● **Required task**
Put each line of the material below into a Markdown table with the columns "Row" and "Line," numbering the rows and skipping blank lines. Leave the pictures out of the table.

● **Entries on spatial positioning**

^^^^^^^^^^^^^^^^

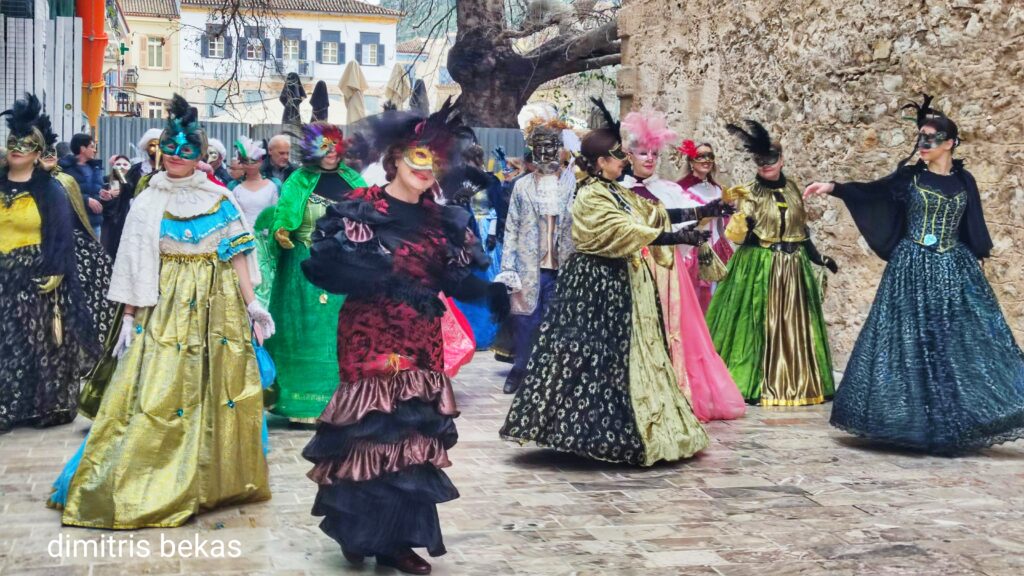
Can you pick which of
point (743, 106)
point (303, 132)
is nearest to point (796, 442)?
point (303, 132)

^^^^^^^^^^^^^^^^

● **Answer to this task**
| Row | Line |
|---|---|
| 1 | Can you pick which of |
| 2 | point (743, 106) |
| 3 | point (303, 132) |
| 4 | is nearest to point (796, 442)? |
| 5 | point (303, 132) |